Friday, January 2, 2009

The Answer is Somewhere in Between

After the fall of socialist regimes in the early 1990’s, Francis Fukuyama boldly declared that it signaled the end of history and the triumph of capitalism. Decades after, the global capitalist system is confronted with a global financial meltdown forcing governments to abandon a fundamental principle in market capitalism, that of, no or minimal state intervention in the economy. George Soros succinctly puts the debate to wit, “financial markets are inherently unstable and there are social needs that cannot be met by giving market forces free rein. Unfortunately these defects are not recognized. Instead there is a widespread belief that markets are self-correcting and a global economy can flourish without any need for a global society. It is claimed that the common interest is best served by allowing everyone to look out for his or her own interests and that attempts to protect the common interest by collective decision making distort the market mechanism”.

The perennial question of whether there should be less or more state intervention in the market is tackled by Walden Bello in the book, “The anti-development state: the political economy of permanent crisis in the Philippines,” where he argued that neo-liberal policies and reforms have not produced the economic growth neo-liberalism claims it would bring. The effort of the country’s economic managers to link the economy with the global economic system without the required safety nets, governmental reforms, and economic reforms has resulted to almost a quarter of a century of economic stagnation. To Bello, the oligarchy that have controlled and have continued to control both the economic and political opportunities in the country had become more and more entrenched as the country globalizes. Economic policies that the country is cajoled or forced to embrace to become a player in the globalizing economy failed to take into consideration that whatever benefits these would bring would only benefit the oligarchy. It is like catch 22 for the country. The oligarchy is maintained by the neo-liberal economic policies which have relegated the country into an economy that has failed to industrialize because the base of the power of the oligarchy is not an industrialized Philippines but a country that provides raw materials, agricultural products, semi-processed product, and cheap labor. Because of this condition, Bello calls for more state intervention that will enable the country to set its own development agenda. Without an effective and efficient state intervention, the economy will be monopolized by the oligarchic interests that exploit the benefits of neo-liberal economy for their own selfish interests.

However, Jose T. Almonte in his book, “To put our house in order: we must level the playing field,” argued for less state intervention in the economy. The protectionist stance of the country in the past had only emboldened the oligarchies who have continued to monopolize both political and economic power in the country, thus, stunting the country’s attempts at modernization. Almonte was obsessed with the oligarchy and was convinced that the root of the country's problems lay in "the predatory rent-seeking elite "that dominated "not through its possession of capital or skill at entrepreneurship, its industry or its superior intelligence but through its monopoly of political power. "Almonte's solution was to use market forces to "level the playing field." To Almonte, there should be less state intervention because electoral politics created a national oligarchy and made the administrative service increasingly a prize of the patronage system.

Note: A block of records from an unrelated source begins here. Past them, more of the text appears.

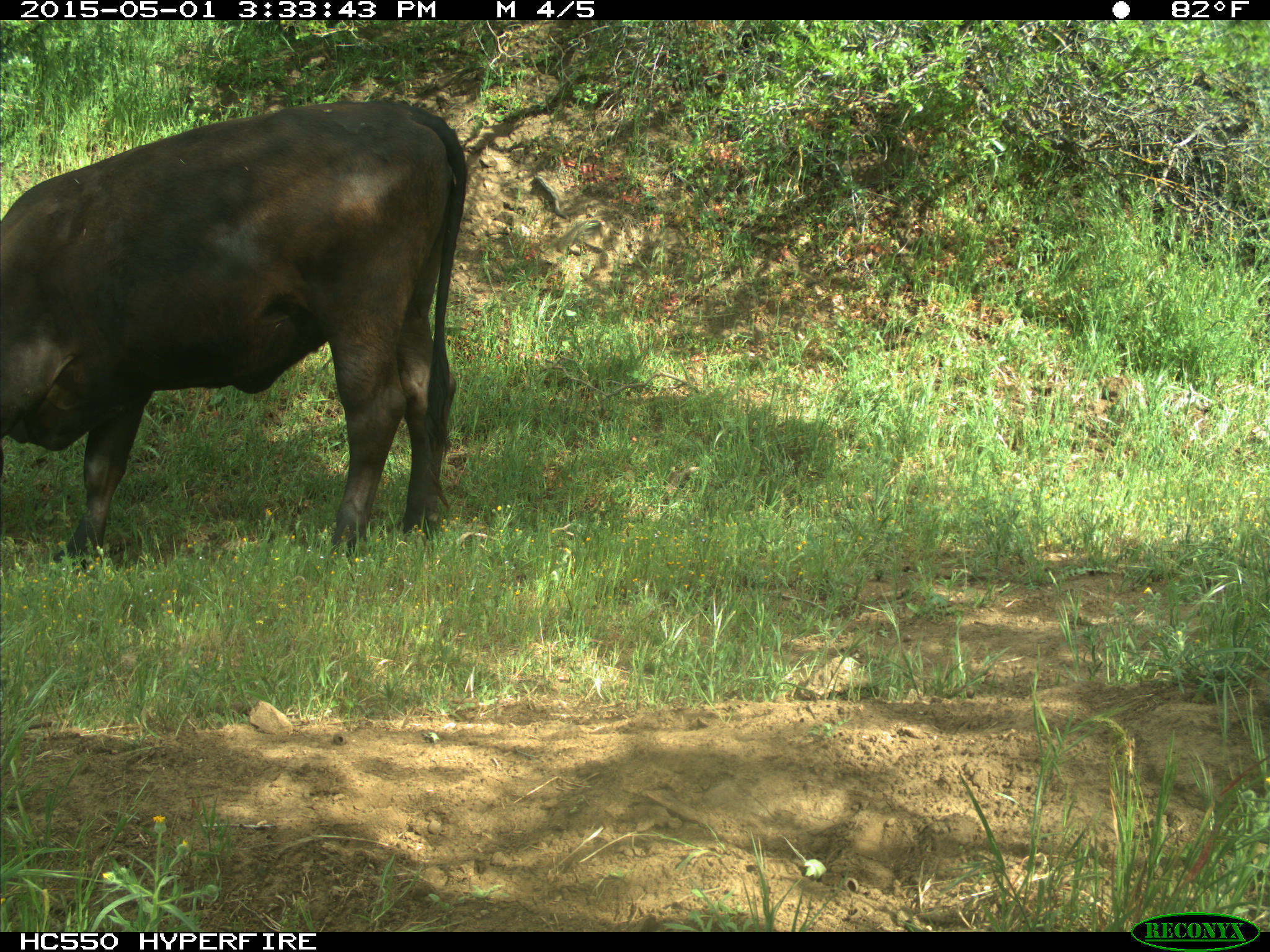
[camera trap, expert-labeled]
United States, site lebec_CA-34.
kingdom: Animalia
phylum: Chordata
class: Mammalia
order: Artiodactyla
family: Bovidae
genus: Bos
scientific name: Bos taurus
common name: domestic cow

The central authority remains weak and captured by oligarchic interests which prevent the national government from effecting development oriented reforms that will dismantle monopoly of oligarchic interests.

The history of protectionism in the Philippines has not yielded the result that is claimed it would. Protectionist trade regimes in poor countries with weak states such as the Philippines, typically work less toward development and more toward lining the pockets of the oligarchs and monopolists who command the power and the influence. For instance, when the world economy opened up again after World War II, we found we could not switch as easily to an export strategy as our neighbors were able to do—because oligarchic interests had clustered around the protectionist strategy. According to Almonte, “we must cut the networks of collusion that have allowed persons of influence to extract wealth without effort from the economy. And we must smooth the economic distortions that perpetuate jobless growth and uneven development. As far as possible, every one should have a fair and equal chance to pursue the possibilities of their lives. And because political power is so dispersed, we should encourage the consolidation of our small-scale autocracies, so that they can mitigate their pursuit of self-interest with some sense of the nation. We must also raise the electoral process beyond the reach of partisan politics; otherwise no government can work effectively—whether under the current presidential system or under the parliamentary form, as envisaged by the proponents of charter change. State intervention in the economy should be a question not of principle but of feasibility. For a weak state such as ours, leaving the market a lot of room is not a default of state responsibility, but a practical recourse—a recognition of necessity. And the bottom-line definition of effective government is one able to resist partisan political demands that would undermine overall economic growth.”

The answer to the question whether the state should intervene in the market or not lies somewhere in between. The fall of the socialist regimes has taught us that we cannot totally do away with the market. The current global economic crisis has taught us we cannot totally do away with the state in regulating the market. In the Philippines, what seems to be the central issue is not more or less state intervention but the quality of the state itself. So long as the Philippine state remains captured by oligarchic interests, both the market and the state will remain pawns by oligarchic class. The challenge then is how to broaden and deepen citizen participation in public policy making and implementation. The reforms that are needed should not only be articulated by the few intelligentsia. The need for these reforms must be “lobbied” by a critical mass. The key then is education.